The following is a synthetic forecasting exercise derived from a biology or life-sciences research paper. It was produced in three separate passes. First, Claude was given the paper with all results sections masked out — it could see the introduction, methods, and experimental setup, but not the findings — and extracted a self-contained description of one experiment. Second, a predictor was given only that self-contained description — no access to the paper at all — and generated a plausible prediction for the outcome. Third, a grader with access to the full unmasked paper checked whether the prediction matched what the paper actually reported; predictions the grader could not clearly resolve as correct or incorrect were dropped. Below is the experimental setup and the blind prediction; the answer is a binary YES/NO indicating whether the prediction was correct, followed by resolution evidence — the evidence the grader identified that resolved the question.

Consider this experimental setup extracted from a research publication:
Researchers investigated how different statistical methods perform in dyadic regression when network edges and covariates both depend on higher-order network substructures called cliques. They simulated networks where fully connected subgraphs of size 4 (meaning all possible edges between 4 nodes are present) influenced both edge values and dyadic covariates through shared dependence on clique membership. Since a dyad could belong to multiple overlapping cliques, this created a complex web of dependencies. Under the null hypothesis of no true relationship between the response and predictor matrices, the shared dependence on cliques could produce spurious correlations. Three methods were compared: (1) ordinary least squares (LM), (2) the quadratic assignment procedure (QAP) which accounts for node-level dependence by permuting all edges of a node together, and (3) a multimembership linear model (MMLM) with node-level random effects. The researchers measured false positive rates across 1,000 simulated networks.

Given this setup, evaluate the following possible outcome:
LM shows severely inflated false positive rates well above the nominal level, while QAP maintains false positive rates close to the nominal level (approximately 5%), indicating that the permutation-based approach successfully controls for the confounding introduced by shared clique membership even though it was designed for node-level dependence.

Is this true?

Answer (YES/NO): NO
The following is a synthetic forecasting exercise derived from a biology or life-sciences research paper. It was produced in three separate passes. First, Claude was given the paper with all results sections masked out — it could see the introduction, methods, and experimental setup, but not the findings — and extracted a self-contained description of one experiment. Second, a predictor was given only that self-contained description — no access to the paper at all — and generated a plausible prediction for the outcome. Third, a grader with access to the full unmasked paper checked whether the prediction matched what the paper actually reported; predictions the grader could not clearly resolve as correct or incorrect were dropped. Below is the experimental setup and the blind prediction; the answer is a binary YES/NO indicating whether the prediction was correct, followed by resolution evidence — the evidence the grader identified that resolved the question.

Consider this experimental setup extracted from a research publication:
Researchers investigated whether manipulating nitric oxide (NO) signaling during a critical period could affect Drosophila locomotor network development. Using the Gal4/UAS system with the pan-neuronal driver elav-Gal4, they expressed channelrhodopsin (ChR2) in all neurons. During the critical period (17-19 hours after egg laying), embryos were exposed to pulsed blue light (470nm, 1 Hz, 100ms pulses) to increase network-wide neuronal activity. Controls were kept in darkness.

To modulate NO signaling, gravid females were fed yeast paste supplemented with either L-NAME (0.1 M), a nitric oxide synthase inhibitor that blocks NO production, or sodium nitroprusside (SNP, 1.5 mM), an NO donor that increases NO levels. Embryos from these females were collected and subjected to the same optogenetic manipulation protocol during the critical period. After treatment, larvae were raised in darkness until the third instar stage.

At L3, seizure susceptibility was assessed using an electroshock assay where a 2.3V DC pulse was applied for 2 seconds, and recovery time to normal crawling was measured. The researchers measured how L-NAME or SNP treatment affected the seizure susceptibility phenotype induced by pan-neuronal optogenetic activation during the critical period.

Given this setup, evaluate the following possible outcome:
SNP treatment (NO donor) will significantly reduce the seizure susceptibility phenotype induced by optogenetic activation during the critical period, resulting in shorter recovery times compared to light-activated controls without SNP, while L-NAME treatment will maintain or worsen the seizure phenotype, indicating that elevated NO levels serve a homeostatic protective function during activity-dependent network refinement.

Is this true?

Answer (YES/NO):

================================

_Work required_
Each record must be duplicated exactly, with none missing.

_Result_
The following is a synthetic forecasting exercise derived from a biology or life-sciences research paper. It was produced in three separate passes. First, Claude was given the paper with all results sections masked out — it could see the introduction, methods, and experimental setup, but not the findings — and extracted a self-contained description of one experiment. Second, a predictor was given only that self-contained description — no access to the paper at all — and generated a plausible prediction for the outcome. Third, a grader with access to the full unmasked paper checked whether the prediction matched what the paper actually reported; predictions the grader could not clearly resolve as correct or incorrect were dropped. Below is the experimental setup and the blind prediction; the answer is a binary YES/NO indicating whether the prediction was correct, followed by resolution evidence — the evidence the grader identified that resolved the question.

Consider this experimental setup extracted from a research publication:
Researchers investigated how different statistical methods perform in dyadic regression when network edges and covariates both depend on higher-order network substructures called cliques. They simulated networks where fully connected subgraphs of size 4 (meaning all possible edges between 4 nodes are present) influenced both edge values and dyadic covariates through shared dependence on clique membership. Since a dyad could belong to multiple overlapping cliques, this created a complex web of dependencies. Under the null hypothesis of no true relationship between the response and predictor matrices, the shared dependence on cliques could produce spurious correlations. Three methods were compared: (1) ordinary least squares (LM), (2) the quadratic assignment procedure (QAP) which accounts for node-level dependence by permuting all edges of a node together, and (3) a multimembership linear model (MMLM) with node-level random effects. The researchers measured false positive rates across 1,000 simulated networks.

Given this setup, evaluate the following possible outcome:
LM shows severely inflated false positive rates well above the nominal level, while QAP maintains false positive rates close to the nominal level (approximately 5%), indicating that the permutation-based approach successfully controls for the confounding introduced by shared clique membership even though it was designed for node-level dependence.

Is this true?

Answer (YES/NO): NO
The following is a synthetic forecasting exercise derived from a biology or life-sciences research paper. It was produced in three separate passes. First, Claude was given the paper with all results sections masked out — it could see the introduction, methods, and experimental setup, but not the findings — and extracted a self-contained description of one experiment. Second, a predictor was given only that self-contained description — no access to the paper at all — and generated a plausible prediction for the outcome. Third, a grader with access to the full unmasked paper checked whether the prediction matched what the paper actually reported; predictions the grader could not clearly resolve as correct or incorrect were dropped. Below is the experimental setup and the blind prediction; the answer is a binary YES/NO indicating whether the prediction was correct, followed by resolution evidence — the evidence the grader identified that resolved the question.

Consider this experimental setup extracted from a research publication:
Researchers investigated whether manipulating nitric oxide (NO) signaling during a critical period could affect Drosophila locomotor network development. Using the Gal4/UAS system with the pan-neuronal driver elav-Gal4, they expressed channelrhodopsin (ChR2) in all neurons. During the critical period (17-19 hours after egg laying), embryos were exposed to pulsed blue light (470nm, 1 Hz, 100ms pulses) to increase network-wide neuronal activity. Controls were kept in darkness.

To modulate NO signaling, gravid females were fed yeast paste supplemented with either L-NAME (0.1 M), a nitric oxide synthase inhibitor that blocks NO production, or sodium nitroprusside (SNP, 1.5 mM), an NO donor that increases NO levels. Embryos from these females were collected and subjected to the same optogenetic manipulation protocol during the critical period. After treatment, larvae were raised in darkness until the third instar stage.

At L3, seizure susceptibility was assessed using an electroshock assay where a 2.3V DC pulse was applied for 2 seconds, and recovery time to normal crawling was measured. The researchers measured how L-NAME or SNP treatment affected the seizure susceptibility phenotype induced by pan-neuronal optogenetic activation during the critical period.

Given this setup, evaluate the following possible outcome:
SNP treatment (NO donor) will significantly reduce the seizure susceptibility phenotype induced by optogenetic activation during the critical period, resulting in shorter recovery times compared to light-activated controls without SNP, while L-NAME treatment will maintain or worsen the seizure phenotype, indicating that elevated NO levels serve a homeostatic protective function during activity-dependent network refinement.

Is this true?

Answer (YES/NO):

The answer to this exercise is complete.